Extracted text.
Lorbrena New Treatment Approved for Patients with Metastatic NSCLC and ALK Mutation
On November 2, 2018, the FDA accelerated the approval of lorlatinib (Lorbrena; Pfizer) as second- or third-line treatment for patients with metastatic non–small-cell lung cancer (NSCLC) and ALK mutation whose disease progressed during crizotinib (Xalkori) treatment and at least 1 more ALK inhibitor or during alectinib (Alecensa) or ceritinib (Zykadia) therapy as the first ALK inhibitor therapy. The FDA used its priority review for this approval and granted lorlatinib a breakthrough therapy designation.
This approval was based on a nonrandomized, dose-ranging, multicohort, multicenter study; the results came from a subgroup analysis of 215 patients with metastatic NSCLC and ALK mutation who received at least 1 ALK inhibitor. The major efficacy measures were overall response rate (ORR) and intracranial ORR.

Dataset entries
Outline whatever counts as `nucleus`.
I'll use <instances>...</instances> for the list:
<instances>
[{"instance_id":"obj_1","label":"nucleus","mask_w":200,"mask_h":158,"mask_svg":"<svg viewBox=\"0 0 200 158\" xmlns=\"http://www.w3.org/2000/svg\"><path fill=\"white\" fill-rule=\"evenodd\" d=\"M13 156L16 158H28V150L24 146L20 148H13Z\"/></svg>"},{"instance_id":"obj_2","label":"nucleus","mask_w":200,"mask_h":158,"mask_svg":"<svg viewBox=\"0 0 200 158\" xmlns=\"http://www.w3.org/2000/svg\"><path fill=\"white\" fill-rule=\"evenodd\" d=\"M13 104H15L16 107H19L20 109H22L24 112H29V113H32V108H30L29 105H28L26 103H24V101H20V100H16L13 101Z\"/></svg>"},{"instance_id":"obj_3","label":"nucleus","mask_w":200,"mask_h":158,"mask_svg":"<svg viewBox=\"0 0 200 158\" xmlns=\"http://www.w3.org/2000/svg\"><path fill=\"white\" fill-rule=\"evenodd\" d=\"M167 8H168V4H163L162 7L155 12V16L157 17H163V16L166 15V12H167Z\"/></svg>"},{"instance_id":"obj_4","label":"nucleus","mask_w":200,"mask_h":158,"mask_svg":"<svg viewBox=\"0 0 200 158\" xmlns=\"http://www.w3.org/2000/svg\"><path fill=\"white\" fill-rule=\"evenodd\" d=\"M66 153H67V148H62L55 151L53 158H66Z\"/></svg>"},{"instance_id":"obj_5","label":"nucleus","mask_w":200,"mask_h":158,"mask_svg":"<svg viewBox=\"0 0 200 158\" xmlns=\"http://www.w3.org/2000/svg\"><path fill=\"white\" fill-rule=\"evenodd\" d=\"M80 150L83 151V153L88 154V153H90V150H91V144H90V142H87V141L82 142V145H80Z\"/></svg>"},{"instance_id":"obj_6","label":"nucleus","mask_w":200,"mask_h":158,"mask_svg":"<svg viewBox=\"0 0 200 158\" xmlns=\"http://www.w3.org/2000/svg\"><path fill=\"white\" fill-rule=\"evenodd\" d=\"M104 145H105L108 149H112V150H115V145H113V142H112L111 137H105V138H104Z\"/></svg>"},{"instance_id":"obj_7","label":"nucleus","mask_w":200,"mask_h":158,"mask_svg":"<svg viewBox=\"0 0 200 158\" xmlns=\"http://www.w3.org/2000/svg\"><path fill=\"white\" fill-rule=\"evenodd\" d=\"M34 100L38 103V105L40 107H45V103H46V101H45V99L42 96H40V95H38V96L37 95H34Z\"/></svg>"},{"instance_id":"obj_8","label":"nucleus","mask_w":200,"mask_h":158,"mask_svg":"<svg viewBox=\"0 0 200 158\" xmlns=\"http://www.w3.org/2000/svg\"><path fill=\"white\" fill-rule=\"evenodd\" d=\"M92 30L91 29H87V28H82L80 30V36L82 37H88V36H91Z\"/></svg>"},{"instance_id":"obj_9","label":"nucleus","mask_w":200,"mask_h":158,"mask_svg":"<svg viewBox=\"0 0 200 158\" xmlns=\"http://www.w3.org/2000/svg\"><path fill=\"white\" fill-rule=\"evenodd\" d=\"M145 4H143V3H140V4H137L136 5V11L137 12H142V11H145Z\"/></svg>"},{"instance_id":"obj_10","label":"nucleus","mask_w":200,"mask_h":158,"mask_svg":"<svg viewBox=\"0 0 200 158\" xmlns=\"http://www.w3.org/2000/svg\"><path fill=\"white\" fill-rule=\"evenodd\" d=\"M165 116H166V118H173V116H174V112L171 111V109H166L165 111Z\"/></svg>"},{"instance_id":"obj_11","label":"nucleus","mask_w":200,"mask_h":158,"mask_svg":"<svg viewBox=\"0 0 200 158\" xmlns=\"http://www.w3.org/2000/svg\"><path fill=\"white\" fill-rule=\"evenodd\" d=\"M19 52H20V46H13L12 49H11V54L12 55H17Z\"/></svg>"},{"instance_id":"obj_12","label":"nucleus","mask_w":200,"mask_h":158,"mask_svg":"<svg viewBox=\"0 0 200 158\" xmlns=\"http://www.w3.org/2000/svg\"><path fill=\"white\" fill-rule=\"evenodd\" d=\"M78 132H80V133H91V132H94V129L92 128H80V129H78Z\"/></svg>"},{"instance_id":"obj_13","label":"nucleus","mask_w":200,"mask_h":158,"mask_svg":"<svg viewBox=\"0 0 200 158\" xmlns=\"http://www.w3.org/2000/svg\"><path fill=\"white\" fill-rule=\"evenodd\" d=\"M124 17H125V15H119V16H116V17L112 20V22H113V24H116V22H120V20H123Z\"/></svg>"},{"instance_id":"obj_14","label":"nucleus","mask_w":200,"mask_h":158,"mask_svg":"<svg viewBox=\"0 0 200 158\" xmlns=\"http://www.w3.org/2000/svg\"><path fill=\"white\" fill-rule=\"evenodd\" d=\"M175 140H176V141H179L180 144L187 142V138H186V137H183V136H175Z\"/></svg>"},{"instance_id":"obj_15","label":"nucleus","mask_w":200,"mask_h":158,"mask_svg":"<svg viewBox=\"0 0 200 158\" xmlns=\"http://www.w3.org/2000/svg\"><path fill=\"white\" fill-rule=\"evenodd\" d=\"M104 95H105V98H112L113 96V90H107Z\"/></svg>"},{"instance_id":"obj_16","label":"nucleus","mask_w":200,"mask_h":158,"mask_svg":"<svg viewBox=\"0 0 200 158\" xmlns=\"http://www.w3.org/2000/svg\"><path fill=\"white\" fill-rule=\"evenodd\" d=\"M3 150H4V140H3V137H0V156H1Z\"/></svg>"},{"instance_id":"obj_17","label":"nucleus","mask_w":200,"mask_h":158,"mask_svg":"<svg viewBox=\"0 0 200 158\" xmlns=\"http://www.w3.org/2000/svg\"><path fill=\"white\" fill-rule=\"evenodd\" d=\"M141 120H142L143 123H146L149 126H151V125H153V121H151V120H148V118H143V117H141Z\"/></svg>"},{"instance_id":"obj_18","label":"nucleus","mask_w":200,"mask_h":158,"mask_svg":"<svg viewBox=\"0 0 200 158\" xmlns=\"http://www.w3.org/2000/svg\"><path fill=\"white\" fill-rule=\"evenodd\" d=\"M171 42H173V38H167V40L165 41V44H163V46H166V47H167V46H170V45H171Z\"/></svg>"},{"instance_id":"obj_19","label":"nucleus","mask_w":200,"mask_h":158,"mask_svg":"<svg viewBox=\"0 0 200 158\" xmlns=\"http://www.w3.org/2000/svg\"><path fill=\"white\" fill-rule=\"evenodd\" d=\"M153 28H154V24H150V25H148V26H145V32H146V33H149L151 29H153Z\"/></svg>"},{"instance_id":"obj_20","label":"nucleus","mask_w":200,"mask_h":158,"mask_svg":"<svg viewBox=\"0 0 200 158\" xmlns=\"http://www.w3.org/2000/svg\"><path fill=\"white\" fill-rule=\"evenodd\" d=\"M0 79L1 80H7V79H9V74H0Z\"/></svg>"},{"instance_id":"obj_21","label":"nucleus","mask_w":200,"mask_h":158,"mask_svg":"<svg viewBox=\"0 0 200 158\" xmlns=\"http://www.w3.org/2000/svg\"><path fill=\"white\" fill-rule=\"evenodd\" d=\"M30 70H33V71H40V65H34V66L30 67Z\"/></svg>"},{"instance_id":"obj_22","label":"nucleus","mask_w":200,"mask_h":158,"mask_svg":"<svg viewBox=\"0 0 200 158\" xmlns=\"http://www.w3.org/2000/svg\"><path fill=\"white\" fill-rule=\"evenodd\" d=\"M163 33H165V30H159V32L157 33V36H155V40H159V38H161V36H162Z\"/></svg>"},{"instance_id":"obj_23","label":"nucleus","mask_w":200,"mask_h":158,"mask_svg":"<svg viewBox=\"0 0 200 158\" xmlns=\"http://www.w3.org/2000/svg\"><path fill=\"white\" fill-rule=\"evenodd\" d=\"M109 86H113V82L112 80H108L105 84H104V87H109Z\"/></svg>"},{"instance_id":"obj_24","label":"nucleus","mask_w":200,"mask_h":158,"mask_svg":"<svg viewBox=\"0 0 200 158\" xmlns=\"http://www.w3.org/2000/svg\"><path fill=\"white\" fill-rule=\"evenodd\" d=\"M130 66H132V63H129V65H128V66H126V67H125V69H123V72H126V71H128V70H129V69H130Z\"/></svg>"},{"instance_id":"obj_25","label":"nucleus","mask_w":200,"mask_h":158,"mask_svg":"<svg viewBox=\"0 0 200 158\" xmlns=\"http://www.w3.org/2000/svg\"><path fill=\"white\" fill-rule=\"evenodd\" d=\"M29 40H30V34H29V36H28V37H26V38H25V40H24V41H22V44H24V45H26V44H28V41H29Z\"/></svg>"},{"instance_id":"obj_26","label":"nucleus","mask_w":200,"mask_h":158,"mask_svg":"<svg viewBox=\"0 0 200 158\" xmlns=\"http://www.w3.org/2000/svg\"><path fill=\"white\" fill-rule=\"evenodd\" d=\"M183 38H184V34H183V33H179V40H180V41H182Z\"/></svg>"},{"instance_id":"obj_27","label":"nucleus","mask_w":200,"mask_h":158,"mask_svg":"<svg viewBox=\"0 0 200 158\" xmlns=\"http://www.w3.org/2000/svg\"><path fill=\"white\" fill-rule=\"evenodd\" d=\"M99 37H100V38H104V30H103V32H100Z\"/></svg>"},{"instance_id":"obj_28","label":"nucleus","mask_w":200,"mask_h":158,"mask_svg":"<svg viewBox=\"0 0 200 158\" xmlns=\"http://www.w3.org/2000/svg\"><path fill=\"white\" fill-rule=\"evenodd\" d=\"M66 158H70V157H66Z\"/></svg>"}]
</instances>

Complete the following.
1 - Answer these questions from the lorlatinib approval text.
(a) On what date did the FDA accelerate the approval of lorlatinib?
(b) How many patients were in the subgroup analysis that the approval was based on?
(c) What were the major efficacy measures of the study?
2 - Summarize the lorlatinib approval text in two sentences.
3 - Continue the lorlatinib approval text from its final sentence.
The dataset entries above are separate material and are not part of the lorlatinib approval text.

Task results.
1 -
(a) November 2, 2018
(b) 215 patients
(c) Overall response rate (ORR) and intracranial ORR

2 - On November 2, 2018, the FDA accelerated the approval of lorlatinib (Lorbrena) as second- or third-line treatment for patients with metastatic non–small-cell lung cancer and ALK mutation whose disease progressed after earlier ALK inhibitor therapy. The approval was based on a subgroup analysis of 215 such patients in a nonrandomized, dose-ranging, multicohort, multicenter study, with overall response rate and intracranial overall response rate as the major efficacy measures.

3 -
The ORR was 48% (95% confidence interval [CI], 42-55), with 4% complete responses and 44% partial responses. The estimated median response duration was 12.5 months (95% CI, 8.4-23.7). The intracranial ORR in 89 patients with measurable central nervous system lesions was 60% (95% CI, 49-70), with 21% complete responses and 38% partial responses. The estimated median response duration in this subgroup was 19.5 months (95% CI, 12.4-not reached).
The most common (≥20%) adverse events with lorlatinib were edema, peripheral neuropathy, cognitive effects, dyspnea, fatigue, weight gain, arthralgia, mood effects, and diarrhea. The most common laboratory abnormalities were hypercholesterolemia and hypertriglyceridemia.